Tout le monde connait sa silhouette, à la pointe de l’ile Saint-Louis, quai d’Anjou. Il est classé monument historique depuis 1862. En 2007, le neveu de l’émir du Qatar Hamad Ben Khalifa-Al-Thani (celui qui vient d’abdiquer), Hamad Abdallah al-Thani,l'a rachèté pour la somme de 80 millions d’euros au baron de Guy de Rothschild, lequel mourut quelques jours avant la signature. L’auteur de la discutable formule, « juif sous Pétain, paria sous Mitterrand » y avait organisé des fêtes somptueuses avec son épouse Marie Hélène van Zuylen de Nievelt de Haar.

Il le tenait du milliardaire chilien Arturo Lopez Willshaw surnommé le roi du guano, qui y vivait avec son mignon, le richissime financier et collectionneur d’art Alexis de Rédé, un pote de Pierre Bergé, dont le peintre Pierre Le Tan écrivit ; « Il existe à Paris une poignée d’hommes qui, depuis des décennies, semblent ne pas avoir vieilli, ou presque. Ainsi l’élégant baron de Rédé, souvent drapé dans une cape et chaussé d’escarpins d’une extrême finesse. Ses cheveux d’acajou sont tantôt plaqués, tantôt légèrement bouffants. De loin, sa silhouette est celle d’un homme de quarante ans ».

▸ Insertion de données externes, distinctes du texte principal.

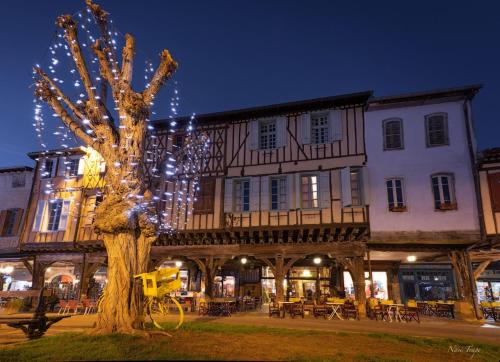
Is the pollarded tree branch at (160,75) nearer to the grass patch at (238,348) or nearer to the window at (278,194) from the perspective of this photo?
the grass patch at (238,348)

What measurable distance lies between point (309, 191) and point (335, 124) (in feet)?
9.57

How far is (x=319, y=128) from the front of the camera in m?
15.1

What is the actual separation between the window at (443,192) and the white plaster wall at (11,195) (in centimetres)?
1920

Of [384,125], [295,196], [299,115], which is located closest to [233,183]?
[295,196]

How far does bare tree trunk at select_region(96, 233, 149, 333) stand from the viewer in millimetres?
6379

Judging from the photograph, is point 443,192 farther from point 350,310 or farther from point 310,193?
point 350,310

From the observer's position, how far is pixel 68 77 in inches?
308

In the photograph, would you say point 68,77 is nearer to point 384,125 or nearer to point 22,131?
point 384,125

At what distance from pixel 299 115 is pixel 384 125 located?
11.3ft

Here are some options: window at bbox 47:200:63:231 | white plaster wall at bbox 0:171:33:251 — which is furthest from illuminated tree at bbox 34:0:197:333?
white plaster wall at bbox 0:171:33:251

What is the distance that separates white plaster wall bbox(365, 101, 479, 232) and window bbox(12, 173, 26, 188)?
17.7 m

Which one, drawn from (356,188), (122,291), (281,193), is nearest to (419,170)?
(356,188)

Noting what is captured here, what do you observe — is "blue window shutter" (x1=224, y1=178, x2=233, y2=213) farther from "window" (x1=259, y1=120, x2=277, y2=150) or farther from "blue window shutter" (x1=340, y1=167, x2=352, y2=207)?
"blue window shutter" (x1=340, y1=167, x2=352, y2=207)

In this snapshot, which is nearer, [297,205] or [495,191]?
[495,191]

En décembre 1969, ce dernier donna à l’hôtel Lambert un Bal Oriental qui lui couta un million de dollars et qui est encore considéré comme l’une des plus célèbre fêtes de l’après-guerre. Le maître de cérémonie, déguisé en prince mongol, y accueillait le Tout Paris de l’époque. Des esclaves noirs au torse nu portaient des torches dans le grand escalier menant à la salle de bal, tandis que des automates jouaient différents instruments dans la galerie d’Hercule, considérée à sa création comme une première ébauche de la galerie des glaces de Versailles

Pour assurer la transition entre fêtes parisiennes et fêtes arabes, le nouveau propriétaire a voulu transformer l’hôtel Lambert en « maison de famille », avec ascenseur pour voitures et salles de bains dans chacune des vingt chambres. Le chantier a alors été confié à Bouygues Rénovation privée, une filiale de Bouygues construction.

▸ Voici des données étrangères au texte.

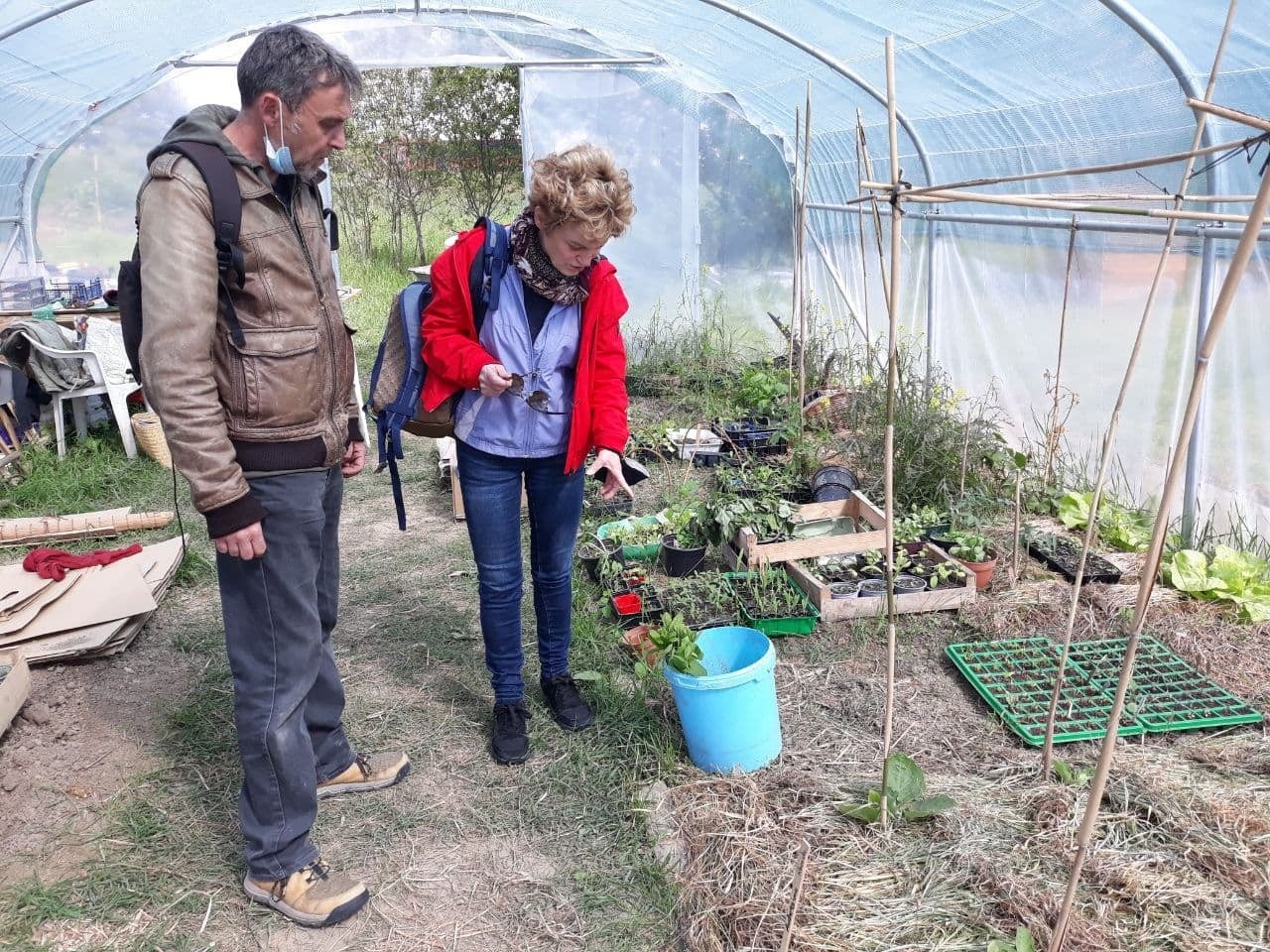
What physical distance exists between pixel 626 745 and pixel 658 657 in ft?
1.37

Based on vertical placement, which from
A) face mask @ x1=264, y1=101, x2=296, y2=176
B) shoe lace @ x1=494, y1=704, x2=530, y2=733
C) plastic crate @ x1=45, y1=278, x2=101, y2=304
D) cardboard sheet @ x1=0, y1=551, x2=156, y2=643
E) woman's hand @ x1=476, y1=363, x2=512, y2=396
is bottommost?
shoe lace @ x1=494, y1=704, x2=530, y2=733

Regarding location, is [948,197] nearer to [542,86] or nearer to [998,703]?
[998,703]

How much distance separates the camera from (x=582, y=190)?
2.36 m

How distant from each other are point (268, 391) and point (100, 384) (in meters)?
5.18

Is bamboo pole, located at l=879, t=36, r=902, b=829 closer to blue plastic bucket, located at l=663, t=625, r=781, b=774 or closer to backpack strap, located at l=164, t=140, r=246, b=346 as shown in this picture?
blue plastic bucket, located at l=663, t=625, r=781, b=774

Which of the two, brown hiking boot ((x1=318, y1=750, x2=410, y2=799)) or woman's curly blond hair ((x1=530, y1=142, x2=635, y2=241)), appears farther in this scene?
brown hiking boot ((x1=318, y1=750, x2=410, y2=799))

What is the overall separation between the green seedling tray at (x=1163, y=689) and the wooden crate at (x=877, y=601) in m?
0.48

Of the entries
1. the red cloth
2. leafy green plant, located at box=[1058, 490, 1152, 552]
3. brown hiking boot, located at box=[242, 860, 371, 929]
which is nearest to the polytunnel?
leafy green plant, located at box=[1058, 490, 1152, 552]

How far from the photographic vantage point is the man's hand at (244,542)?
6.38 ft

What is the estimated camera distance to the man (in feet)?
6.00

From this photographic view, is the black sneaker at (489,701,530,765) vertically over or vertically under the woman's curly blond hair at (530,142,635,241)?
under

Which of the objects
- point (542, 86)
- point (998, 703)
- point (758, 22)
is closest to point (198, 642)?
point (998, 703)

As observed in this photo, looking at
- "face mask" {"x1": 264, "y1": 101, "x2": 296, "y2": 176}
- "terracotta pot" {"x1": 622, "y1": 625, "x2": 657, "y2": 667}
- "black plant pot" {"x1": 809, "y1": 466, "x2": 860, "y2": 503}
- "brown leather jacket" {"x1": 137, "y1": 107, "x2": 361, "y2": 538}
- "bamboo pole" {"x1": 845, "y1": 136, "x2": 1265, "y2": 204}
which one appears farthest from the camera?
"black plant pot" {"x1": 809, "y1": 466, "x2": 860, "y2": 503}

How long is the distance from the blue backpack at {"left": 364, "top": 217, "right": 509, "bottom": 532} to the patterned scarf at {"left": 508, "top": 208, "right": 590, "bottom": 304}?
0.12ft
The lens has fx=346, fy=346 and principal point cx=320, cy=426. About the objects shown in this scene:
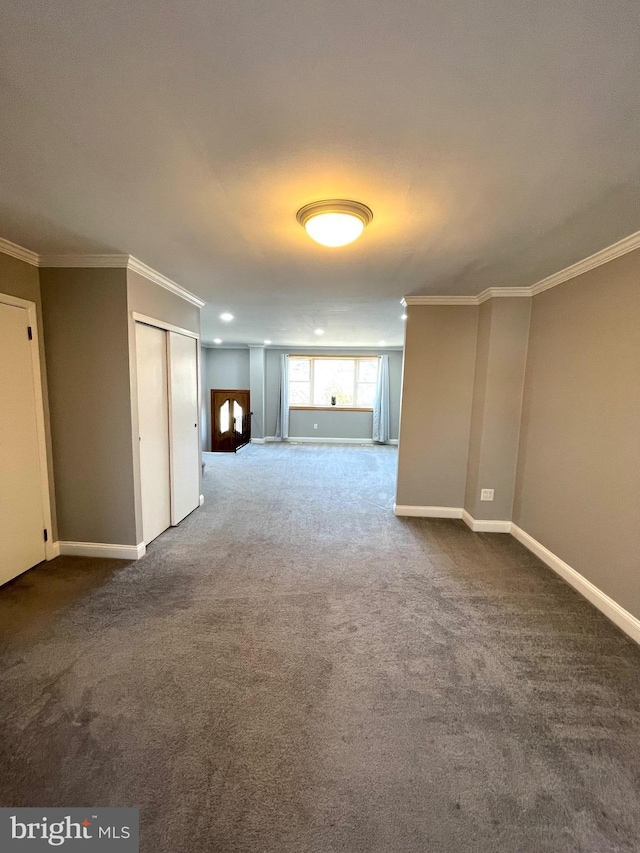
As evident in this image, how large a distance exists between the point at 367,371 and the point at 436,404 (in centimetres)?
490

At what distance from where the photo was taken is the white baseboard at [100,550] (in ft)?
9.55

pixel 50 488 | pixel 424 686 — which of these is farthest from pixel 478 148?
pixel 50 488

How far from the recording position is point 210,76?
3.51 feet

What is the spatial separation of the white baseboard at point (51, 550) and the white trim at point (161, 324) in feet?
6.51

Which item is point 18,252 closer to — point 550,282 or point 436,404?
point 436,404

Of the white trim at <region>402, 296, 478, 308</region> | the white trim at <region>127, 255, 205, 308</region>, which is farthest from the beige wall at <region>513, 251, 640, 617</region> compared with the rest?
the white trim at <region>127, 255, 205, 308</region>

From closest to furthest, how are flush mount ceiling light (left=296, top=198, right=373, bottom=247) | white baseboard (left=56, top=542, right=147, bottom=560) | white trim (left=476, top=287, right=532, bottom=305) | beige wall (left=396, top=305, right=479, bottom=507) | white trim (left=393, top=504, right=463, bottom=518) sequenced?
flush mount ceiling light (left=296, top=198, right=373, bottom=247) → white baseboard (left=56, top=542, right=147, bottom=560) → white trim (left=476, top=287, right=532, bottom=305) → beige wall (left=396, top=305, right=479, bottom=507) → white trim (left=393, top=504, right=463, bottom=518)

A titre d’exemples, la construction d'une salle de bains nécessite la destruction de l’ancien cabinet de Jean Baptiste Lambert (premier propriétaire et trafiquant notoire de biens immobiliers) et celle de l’ascenseur de défoncer un plafond peint à poutres et solives au dessus d’un bel escalier en bois sculpté au XIXème.

En décembre 2007, l’association Paris historique estima qu’avec un tel projet, il y avait « perte d’authenticité et de substance du  bâtiment ». Elle porta plainte pour « dénaturation de chef d’œuvre ». Elle obtint de Bertrand Delanoë qu’un projet de parking sous jardin (le premier jardin surelevé de Paris au XVIIeme), avec une porte pivotante percée dans le mur d’enceinte du XVIIe fût bloquée. Le ministère de la Culture s’en mêla et l’affaire devenant publique, chacun joua son image sous l'oeil de la planète entière ; Delanoë et la mairie de Paris doit se montrer capable d’attirer de grands investisseurs dans la capitale, Albanel et le ministère de la Culture de défendre le patrimoine français, les associations de ne pas avoir l’air intolérantes et les propriétaires qataris de demeurer des propriétaires respectueux des édifices qu’ils achètent.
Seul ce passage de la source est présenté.